MTORC1 and mTORC2 control normal and neoplastic mast cell homoeostasis through regulation of cell division rather than maintenance of survival (151.20)

Abstract

Abstract Mature mast cells are terminally differentiated and non-dividing. However, a pathologic increase in mast cells is associated with the myeloproliferative disorder mastocytosis which has been linked to expression of an activating mutation (D816V) in the mast cell growth factor receptor, KIT. We found that in primary human mast cells developed from peripheral blood CD34+ progenitor cells, KIT activation led to activation of mTORC1 and mTORC2 pathways through phosphorylation of mTOR (mammalian target of rapamycin) at S2481 and that these pathways were constitutively activated in both D816V positive (HMC-1.2) and negative (HMC-1.1, LAD2) neoplastic human mast cells. A dual acting inhibitor of the mTORC1 and mTORC2 pathways, Torin1, and a more selective mTORC1 inhibitor, Rapamycin, abolished proliferation of the malignant mast cells regardless of the presence of the D816V mutation.

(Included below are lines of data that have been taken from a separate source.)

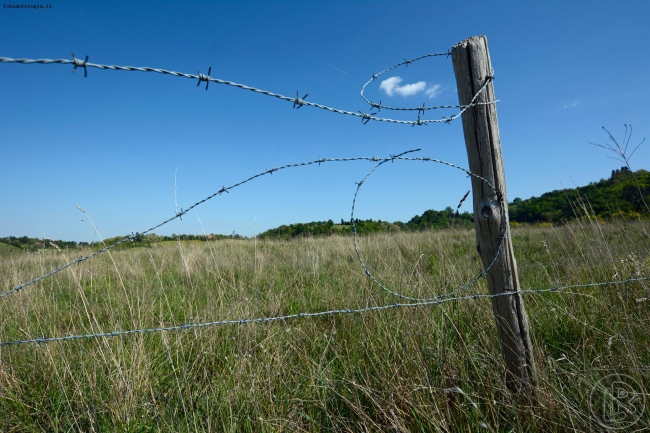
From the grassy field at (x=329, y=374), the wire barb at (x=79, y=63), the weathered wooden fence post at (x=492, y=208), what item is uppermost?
the wire barb at (x=79, y=63)

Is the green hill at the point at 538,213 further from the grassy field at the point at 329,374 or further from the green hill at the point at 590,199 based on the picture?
the grassy field at the point at 329,374

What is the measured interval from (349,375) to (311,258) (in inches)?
154

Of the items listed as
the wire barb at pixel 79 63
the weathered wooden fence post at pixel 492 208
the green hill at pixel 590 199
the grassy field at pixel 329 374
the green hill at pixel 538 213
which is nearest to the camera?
the wire barb at pixel 79 63

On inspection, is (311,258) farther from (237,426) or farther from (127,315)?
(237,426)

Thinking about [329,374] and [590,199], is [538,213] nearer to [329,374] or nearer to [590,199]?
[590,199]

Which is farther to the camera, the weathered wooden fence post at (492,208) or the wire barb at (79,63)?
the weathered wooden fence post at (492,208)

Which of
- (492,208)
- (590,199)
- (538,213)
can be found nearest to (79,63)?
(492,208)

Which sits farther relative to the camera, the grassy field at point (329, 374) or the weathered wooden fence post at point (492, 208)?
the weathered wooden fence post at point (492, 208)

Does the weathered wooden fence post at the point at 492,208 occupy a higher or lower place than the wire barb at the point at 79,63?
lower

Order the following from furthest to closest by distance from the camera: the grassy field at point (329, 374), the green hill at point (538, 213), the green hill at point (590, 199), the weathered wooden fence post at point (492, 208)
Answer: the green hill at point (590, 199) < the green hill at point (538, 213) < the weathered wooden fence post at point (492, 208) < the grassy field at point (329, 374)

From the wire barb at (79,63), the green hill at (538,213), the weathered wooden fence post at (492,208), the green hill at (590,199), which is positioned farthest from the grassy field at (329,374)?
the green hill at (590,199)

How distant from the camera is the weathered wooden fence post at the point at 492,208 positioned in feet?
6.65

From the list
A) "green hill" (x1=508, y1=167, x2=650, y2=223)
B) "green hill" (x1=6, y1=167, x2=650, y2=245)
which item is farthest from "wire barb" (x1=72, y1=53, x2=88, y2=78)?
"green hill" (x1=508, y1=167, x2=650, y2=223)

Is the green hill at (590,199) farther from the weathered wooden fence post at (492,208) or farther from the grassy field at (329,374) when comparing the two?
the weathered wooden fence post at (492,208)
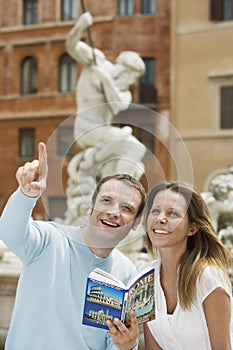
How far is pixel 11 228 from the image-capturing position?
1.98m

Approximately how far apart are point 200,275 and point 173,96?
15399 millimetres

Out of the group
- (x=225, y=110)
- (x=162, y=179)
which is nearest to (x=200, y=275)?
(x=162, y=179)

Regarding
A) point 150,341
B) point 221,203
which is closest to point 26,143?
point 221,203

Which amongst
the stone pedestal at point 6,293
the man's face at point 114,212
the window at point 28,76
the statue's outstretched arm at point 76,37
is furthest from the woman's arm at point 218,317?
the window at point 28,76

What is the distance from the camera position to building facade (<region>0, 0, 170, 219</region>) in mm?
18391

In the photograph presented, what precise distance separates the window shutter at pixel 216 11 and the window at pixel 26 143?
18.4ft

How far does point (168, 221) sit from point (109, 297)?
0.37 m

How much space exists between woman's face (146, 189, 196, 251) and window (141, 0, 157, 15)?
1692 cm

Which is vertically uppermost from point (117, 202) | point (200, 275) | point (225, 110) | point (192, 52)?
point (192, 52)

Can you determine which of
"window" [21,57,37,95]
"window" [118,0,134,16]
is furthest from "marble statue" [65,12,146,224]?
"window" [21,57,37,95]

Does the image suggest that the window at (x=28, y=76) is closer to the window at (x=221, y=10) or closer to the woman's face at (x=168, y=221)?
the window at (x=221, y=10)

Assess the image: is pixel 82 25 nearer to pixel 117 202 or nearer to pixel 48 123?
pixel 117 202

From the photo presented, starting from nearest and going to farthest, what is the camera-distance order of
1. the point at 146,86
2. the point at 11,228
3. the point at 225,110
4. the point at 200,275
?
the point at 11,228
the point at 200,275
the point at 225,110
the point at 146,86

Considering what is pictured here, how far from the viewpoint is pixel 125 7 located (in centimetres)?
1903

However, little reduction in numbers of the non-dividing primary mast cells was observed. The effects of the inhibitors on cell proliferation correlated to downregulation of mTORC1 and mTORC2 pathways which was verified by shRNA. Furthermore, no evidence of apoptosis in response to the inhibitors was observed in either neoplastic or primary mast cells. Collectively, our data demonstrate that by targeting the mTORC1 and mTORC2 pathways, it may be possible to inhibit the proliferation of rapidly dividing mast cell populations associated with mastocytosis while leaving normal mast cells largely unaffected.